» Input data:

= Beginning of Section =

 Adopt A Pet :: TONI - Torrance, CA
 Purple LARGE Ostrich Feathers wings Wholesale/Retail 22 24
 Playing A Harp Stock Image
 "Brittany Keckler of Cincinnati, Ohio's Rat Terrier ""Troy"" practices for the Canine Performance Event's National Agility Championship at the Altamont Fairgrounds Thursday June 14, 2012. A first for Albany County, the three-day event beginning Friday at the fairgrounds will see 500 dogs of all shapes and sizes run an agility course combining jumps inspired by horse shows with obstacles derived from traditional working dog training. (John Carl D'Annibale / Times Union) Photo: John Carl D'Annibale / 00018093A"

= End of Section =
= Beginning of Section =

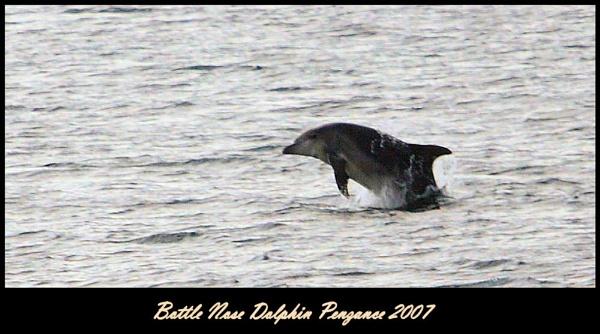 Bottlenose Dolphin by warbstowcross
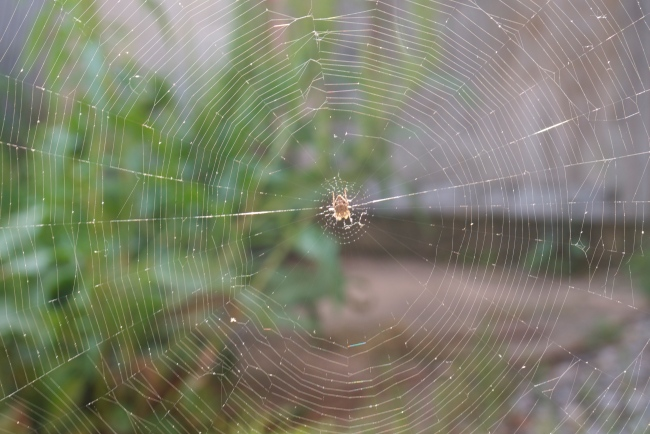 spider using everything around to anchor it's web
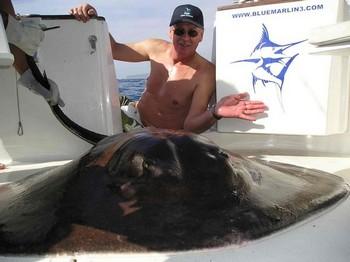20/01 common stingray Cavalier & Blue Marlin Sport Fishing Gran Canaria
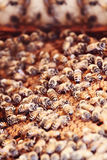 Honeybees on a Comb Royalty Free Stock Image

= End of Section =

» What the task asks: Copy out the listing above from the line containing "20/01 common stingray" to the line containing "Honeybees on a Comb Royalty Free Stock Image", both included, exactly as written and minus the images.

» Solution to this task:
20/01 common stingray Cavalier & Blue Marlin Sport Fishing Gran Canaria
 Honeybees on a Comb Royalty Free Stock Image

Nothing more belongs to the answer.